While we continue to develop Tester H, it’s worth keeping some of the platform’s known limitations and issues in mind. Avoiding these or working around them can optimize your usage of the platform. Please notify us of any other pain points or issues you may come across.

Step limits

A single action block, for example “When I log in using this <username> and this <password>” is limited to 30 steps. However, an action with 30 relevant steps is neither likely not recommended as this can overly complicate the scenario and compromise the quality of the test suite itself.

Access to websites behind a proxy

Tester H operates by directly accessing websites via standard web protocols. This means that Tester H cannot access or process any website or web resource that is not publicly available on the internet.

Providing TesterH with unreachable URLs (e.g., internal network addresses, sites behind firewalls without proper access configuration, or non-existent domains) will always result in a test failure.

To ensure successful test execution, please verify that all URLs provided to Tester H are publicly accessible and correctly configured for external access.

Final state verification

Tester H is designed solely to verify the final visible state of a webpage. It cannot perform any actions (like clicking, typing, or scrolling) at this final stage of evaluation.

This means that any condition or outcome you ask Tester H to check must be visually obvious and completely present on the final landing page it’s testing. If the expected state requires an interaction to be revealed, or if it’s on a subsequent page, Tester H will report a failure.

Also, prompt instructions based on brief or quick visual changes will likely not work. For example, “a pop-up appears for two seconds” cannot be reliably verified, as Tester H captures a static final state, not a live interaction.

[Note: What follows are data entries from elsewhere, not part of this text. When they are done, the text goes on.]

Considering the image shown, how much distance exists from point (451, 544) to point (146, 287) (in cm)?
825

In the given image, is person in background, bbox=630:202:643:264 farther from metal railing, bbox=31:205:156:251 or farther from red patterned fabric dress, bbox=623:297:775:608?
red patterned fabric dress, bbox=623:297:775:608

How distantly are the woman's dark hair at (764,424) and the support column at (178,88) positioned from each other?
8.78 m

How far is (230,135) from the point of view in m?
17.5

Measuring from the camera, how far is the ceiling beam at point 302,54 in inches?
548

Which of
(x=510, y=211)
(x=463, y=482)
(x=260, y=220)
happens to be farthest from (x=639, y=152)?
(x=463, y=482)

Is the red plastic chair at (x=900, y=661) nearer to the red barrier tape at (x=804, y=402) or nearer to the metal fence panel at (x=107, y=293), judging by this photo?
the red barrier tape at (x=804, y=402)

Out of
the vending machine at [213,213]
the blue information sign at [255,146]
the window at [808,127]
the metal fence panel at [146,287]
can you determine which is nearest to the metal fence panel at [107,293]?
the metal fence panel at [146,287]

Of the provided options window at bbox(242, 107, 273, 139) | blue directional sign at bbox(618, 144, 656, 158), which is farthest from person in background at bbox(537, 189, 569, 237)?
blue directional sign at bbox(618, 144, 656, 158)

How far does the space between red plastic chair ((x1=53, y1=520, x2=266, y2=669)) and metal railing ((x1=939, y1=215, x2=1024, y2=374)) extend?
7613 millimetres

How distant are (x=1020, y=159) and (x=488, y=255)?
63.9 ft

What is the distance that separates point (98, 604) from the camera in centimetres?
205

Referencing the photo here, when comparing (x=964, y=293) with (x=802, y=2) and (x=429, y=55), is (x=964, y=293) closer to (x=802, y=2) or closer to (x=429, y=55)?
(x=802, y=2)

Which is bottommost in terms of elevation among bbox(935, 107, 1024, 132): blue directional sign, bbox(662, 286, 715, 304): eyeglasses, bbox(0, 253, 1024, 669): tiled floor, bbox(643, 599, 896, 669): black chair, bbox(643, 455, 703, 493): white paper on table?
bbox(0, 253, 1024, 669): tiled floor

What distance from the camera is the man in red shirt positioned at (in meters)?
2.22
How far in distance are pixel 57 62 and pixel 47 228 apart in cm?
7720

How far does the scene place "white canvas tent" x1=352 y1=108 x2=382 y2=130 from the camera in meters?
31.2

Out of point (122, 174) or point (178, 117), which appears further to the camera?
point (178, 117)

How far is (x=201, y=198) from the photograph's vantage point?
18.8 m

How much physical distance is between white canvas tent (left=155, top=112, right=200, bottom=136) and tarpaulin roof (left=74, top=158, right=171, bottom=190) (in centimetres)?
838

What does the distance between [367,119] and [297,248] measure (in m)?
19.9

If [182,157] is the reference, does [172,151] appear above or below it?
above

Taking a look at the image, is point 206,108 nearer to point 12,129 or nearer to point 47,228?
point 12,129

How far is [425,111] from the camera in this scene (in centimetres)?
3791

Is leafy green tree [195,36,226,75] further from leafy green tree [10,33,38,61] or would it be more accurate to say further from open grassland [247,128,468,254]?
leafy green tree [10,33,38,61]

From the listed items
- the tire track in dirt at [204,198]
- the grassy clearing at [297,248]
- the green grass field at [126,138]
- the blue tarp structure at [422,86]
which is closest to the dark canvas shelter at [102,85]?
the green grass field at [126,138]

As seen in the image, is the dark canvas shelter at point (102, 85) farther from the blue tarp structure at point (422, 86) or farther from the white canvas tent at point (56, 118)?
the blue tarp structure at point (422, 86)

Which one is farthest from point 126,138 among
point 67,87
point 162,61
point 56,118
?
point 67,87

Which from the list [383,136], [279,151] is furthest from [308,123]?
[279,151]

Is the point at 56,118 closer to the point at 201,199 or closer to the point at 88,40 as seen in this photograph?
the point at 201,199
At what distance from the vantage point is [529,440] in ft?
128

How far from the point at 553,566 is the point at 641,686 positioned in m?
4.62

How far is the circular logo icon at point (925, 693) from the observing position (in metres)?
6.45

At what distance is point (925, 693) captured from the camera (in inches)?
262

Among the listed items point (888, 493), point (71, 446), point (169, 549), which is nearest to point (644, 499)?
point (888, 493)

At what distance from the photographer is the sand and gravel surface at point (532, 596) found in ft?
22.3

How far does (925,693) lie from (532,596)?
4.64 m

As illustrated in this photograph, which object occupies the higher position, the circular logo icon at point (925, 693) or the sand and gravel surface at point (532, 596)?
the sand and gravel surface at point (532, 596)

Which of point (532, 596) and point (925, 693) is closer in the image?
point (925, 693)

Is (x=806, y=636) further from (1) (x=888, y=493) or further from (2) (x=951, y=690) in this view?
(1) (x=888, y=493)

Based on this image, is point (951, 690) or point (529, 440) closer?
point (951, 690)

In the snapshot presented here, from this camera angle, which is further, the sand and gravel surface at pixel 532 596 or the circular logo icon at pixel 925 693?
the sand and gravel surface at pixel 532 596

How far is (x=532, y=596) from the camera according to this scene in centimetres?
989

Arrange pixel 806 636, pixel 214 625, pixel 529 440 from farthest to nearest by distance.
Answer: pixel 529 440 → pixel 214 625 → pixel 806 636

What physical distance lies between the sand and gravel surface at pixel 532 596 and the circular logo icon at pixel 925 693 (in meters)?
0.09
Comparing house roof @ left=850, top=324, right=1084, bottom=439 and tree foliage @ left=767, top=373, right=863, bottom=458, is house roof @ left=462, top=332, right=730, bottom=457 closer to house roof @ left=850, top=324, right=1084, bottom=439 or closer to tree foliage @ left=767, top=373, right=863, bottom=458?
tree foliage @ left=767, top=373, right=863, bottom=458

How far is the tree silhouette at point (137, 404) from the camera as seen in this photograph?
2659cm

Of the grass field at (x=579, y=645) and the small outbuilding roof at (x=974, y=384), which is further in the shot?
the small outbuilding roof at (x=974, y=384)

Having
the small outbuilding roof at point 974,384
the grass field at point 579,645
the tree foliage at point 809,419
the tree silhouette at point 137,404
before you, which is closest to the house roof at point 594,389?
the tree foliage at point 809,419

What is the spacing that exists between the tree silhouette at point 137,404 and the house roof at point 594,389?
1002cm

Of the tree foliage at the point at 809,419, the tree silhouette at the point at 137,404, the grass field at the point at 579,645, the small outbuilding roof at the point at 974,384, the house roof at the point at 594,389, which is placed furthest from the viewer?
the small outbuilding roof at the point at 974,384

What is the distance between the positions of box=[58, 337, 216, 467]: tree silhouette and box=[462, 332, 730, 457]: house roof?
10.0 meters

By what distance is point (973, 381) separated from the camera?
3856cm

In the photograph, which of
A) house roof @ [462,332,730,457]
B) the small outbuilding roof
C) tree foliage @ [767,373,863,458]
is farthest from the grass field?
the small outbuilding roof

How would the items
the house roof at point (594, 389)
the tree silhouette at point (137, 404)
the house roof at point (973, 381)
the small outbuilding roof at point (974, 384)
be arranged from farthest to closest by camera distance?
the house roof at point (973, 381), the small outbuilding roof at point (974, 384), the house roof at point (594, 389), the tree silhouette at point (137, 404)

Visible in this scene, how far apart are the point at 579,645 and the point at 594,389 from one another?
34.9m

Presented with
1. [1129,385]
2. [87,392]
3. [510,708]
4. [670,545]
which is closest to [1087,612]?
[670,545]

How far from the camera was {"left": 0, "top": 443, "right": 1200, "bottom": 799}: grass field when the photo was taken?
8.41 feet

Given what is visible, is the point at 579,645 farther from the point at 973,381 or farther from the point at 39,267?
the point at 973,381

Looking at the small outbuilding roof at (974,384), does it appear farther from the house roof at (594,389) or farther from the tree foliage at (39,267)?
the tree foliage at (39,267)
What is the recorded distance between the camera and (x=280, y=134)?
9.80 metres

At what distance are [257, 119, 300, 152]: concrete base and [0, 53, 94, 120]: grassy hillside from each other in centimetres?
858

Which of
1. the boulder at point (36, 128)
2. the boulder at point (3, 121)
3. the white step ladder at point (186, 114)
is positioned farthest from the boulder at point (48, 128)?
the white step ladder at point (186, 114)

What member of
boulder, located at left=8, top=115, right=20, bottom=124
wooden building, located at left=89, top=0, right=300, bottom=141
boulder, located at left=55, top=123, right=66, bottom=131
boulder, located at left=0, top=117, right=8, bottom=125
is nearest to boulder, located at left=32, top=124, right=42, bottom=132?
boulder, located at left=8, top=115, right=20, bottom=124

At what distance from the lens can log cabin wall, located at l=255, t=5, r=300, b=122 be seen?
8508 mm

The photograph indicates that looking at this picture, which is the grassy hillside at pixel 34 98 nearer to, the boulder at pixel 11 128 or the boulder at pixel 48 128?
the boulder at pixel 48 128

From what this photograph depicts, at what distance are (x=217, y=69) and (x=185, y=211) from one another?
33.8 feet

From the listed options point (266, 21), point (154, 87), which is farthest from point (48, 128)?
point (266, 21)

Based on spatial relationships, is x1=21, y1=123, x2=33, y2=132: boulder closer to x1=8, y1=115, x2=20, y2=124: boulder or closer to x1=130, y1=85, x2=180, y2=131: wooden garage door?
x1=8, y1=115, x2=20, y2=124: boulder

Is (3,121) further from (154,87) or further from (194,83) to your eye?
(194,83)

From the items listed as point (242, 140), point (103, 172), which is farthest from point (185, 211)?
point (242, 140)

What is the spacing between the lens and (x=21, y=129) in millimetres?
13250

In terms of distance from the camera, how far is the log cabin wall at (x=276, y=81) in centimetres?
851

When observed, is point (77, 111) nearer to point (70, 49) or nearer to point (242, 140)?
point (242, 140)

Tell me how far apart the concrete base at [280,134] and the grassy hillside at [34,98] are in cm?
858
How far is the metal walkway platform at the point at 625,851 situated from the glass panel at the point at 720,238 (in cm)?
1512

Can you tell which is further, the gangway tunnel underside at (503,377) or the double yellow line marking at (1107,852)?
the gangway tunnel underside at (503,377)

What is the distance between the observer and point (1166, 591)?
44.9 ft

To ensure successful evaluation by Tester H, make sure your prompt instructions apply to webpage elements that are immediately and fully visible on the final page of your test flow.

Non-idempotent actions in prompts

A “non-idempotent” prompt is one that, if run multiple times, will not produce the same result after the first execution and may lead to a failure.

For example, if your prompt instructs an agent to:

  • Log in: The first time it runs, it logs in. Rerunning it might cause a failure if the system detects an already active session or expects specific state changes upon login that are only valid once.
  • Add a user to a group: The first time it runs, the user is added. Rerunning it will likely fail because the user is already a member of that group.

Tester H (or any agent) expects a consistent environment. If an action within a test can’t be safely repeated without altering the expected outcome or causing an error, it’s considered non-idempotent in this context. This makes testing and debugging unreliable.

To ensure robust and repeatable tests, design your prompts and the underlying test environment to be as idempotent as possible. This often means ensuring that actions can be repeated without unintended side effects or failures.

Complex interactions

Tester H performs less well when simulating more complicated or scroll-heavy interactions, such as interactive maps with layered scrolling or E-commerce product lists with many filters.